- _Material for the task_:
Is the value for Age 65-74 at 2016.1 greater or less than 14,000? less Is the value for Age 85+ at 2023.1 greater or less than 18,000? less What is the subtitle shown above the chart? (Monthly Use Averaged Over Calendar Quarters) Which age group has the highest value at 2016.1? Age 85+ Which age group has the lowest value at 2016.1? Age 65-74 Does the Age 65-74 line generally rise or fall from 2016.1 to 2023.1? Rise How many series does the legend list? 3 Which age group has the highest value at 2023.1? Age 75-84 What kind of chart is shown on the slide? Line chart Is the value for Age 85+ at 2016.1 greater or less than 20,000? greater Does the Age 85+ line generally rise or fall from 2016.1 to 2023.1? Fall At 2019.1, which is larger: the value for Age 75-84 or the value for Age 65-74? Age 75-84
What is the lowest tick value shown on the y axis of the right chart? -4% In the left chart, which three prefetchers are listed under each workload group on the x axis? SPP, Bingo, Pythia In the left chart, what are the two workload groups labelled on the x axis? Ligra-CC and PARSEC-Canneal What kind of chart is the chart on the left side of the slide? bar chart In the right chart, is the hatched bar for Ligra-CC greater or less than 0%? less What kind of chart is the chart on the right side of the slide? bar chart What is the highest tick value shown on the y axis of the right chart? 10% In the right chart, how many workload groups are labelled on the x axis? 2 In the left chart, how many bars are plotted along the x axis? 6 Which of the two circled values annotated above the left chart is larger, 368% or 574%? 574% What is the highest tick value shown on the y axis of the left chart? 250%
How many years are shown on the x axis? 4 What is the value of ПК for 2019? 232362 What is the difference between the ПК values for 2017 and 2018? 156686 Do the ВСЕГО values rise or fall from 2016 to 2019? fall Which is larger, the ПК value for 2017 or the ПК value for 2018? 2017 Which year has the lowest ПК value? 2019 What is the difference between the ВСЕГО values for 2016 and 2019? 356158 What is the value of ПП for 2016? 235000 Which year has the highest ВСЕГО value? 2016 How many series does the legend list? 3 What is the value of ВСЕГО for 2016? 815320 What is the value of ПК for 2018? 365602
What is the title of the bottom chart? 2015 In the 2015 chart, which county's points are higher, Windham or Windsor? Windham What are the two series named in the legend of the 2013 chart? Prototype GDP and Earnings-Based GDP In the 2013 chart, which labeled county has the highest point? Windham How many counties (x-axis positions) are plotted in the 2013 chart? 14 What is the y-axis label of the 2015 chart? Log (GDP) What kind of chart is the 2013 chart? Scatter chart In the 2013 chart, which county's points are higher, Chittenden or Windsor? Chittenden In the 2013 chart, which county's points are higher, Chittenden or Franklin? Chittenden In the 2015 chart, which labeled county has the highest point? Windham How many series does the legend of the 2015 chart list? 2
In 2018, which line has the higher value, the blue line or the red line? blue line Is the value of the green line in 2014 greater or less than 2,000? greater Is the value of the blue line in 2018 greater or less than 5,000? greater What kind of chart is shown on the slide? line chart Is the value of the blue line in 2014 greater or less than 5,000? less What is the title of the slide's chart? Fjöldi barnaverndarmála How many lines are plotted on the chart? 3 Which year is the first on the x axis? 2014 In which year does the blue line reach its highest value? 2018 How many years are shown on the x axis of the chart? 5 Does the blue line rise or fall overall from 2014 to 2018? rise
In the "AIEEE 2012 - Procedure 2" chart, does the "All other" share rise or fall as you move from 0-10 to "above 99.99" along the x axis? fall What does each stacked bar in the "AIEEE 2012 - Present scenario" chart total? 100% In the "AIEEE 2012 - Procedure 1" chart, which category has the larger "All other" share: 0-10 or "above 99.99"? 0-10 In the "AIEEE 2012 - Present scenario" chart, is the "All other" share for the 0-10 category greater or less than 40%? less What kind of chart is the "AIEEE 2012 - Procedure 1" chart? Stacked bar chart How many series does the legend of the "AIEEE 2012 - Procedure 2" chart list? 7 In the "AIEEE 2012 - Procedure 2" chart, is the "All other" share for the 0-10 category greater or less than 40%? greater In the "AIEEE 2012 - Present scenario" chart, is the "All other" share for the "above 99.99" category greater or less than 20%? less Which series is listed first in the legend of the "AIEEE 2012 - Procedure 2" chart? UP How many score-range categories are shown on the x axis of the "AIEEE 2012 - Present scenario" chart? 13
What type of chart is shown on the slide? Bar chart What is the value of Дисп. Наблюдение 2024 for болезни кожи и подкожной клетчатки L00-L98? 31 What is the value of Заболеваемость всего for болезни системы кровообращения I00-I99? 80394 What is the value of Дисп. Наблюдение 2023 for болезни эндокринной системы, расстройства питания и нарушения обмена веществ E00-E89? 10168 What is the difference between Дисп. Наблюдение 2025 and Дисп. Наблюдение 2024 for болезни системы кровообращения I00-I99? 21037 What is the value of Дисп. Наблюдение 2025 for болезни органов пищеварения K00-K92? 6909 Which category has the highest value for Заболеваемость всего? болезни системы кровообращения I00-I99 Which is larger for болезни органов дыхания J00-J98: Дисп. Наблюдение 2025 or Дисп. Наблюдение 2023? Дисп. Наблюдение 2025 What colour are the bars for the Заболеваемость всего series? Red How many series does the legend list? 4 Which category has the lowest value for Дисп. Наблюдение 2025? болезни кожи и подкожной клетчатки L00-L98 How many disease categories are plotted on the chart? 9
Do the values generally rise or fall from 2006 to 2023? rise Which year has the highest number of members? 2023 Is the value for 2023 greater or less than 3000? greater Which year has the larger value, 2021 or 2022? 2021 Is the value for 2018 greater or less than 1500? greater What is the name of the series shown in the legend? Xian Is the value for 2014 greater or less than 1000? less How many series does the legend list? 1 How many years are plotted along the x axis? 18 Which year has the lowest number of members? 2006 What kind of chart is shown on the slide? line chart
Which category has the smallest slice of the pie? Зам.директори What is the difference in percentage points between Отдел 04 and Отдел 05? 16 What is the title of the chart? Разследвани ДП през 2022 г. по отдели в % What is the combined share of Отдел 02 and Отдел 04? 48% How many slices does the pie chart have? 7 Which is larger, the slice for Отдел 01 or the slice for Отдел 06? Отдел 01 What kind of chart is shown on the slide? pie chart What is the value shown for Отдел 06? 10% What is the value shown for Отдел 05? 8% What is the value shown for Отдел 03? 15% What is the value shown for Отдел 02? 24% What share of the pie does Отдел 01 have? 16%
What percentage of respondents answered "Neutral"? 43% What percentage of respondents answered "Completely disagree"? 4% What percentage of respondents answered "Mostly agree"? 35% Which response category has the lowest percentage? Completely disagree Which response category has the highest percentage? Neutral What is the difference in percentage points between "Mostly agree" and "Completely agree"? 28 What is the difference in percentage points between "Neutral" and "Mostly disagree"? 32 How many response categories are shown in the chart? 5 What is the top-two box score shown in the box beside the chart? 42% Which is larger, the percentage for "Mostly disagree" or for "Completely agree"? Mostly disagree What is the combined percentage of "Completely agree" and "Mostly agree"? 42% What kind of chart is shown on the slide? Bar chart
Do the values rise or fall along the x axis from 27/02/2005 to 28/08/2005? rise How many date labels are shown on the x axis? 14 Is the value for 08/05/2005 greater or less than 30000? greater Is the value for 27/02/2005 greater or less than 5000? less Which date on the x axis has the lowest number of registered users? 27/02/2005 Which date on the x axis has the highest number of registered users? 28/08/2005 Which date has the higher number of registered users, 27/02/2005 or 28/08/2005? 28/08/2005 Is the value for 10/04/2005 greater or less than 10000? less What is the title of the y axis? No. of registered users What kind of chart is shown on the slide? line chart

- _Activity_:
Can you recast everything from the start of the records down to and including the line containing "How many years are shown on the x axis?" as a JSON list of strings, one string per line, with blank lines left out?

- _Task result_:
[
  "Is the value for Age 65-74 at 2016.1 greater or less than 14,000? less Is the value for Age 85+ at 2023.1 greater or less than 18,000? less What is the subtitle shown above the chart? (Monthly Use Averaged Over Calendar Quarters) Which age group has the highest value at 2016.1? Age 85+ Which age group has the lowest value at 2016.1? Age 65-74 Does the Age 65-74 line generally rise or fall from 2016.1 to 2023.1? Rise How many series does the legend list? 3 Which age group has the highest value at 2023.1? Age 75-84 What kind of chart is shown on the slide? Line chart Is the value for Age 85+ at 2016.1 greater or less than 20,000? greater Does the Age 85+ line generally rise or fall from 2016.1 to 2023.1? Fall At 2019.1, which is larger: the value for Age 75-84 or the value for Age 65-74? Age 75-84",
  "What is the lowest tick value shown on the y axis of the right chart? -4% In the left chart, which three prefetchers are listed under each workload group on the x axis? SPP, Bingo, Pythia In the left chart, what are the two workload groups labelled on the x axis? Ligra-CC and PARSEC-Canneal What kind of chart is the chart on the left side of the slide? bar chart In the right chart, is the hatched bar for Ligra-CC greater or less than 0%? less What kind of chart is the chart on the right side of the slide? bar chart What is the highest tick value shown on the y axis of the right chart? 10% In the right chart, how many workload groups are labelled on the x axis? 2 In the left chart, how many bars are plotted along the x axis? 6 Which of the two circled values annotated above the left chart is larger, 368% or 574%? 574% What is the highest tick value shown on the y axis of the left chart? 250%",
  "How many years are shown on the x axis? 4 What is the value of ПК for 2019? 232362 What is the difference between the ПК values for 2017 and 2018? 156686 Do the ВСЕГО values rise or fall from 2016 to 2019? fall Which is larger, the ПК value for 2017 or the ПК value for 2018? 2017 Which year has the lowest ПК value? 2019 What is the difference between the ВСЕГО values for 2016 and 2019? 356158 What is the value of ПП for 2016? 235000 Which year has the highest ВСЕГО value? 2016 How many series does the legend list? 3 What is the value of ВСЕГО for 2016? 815320 What is the value of ПК for 2018? 365602"
]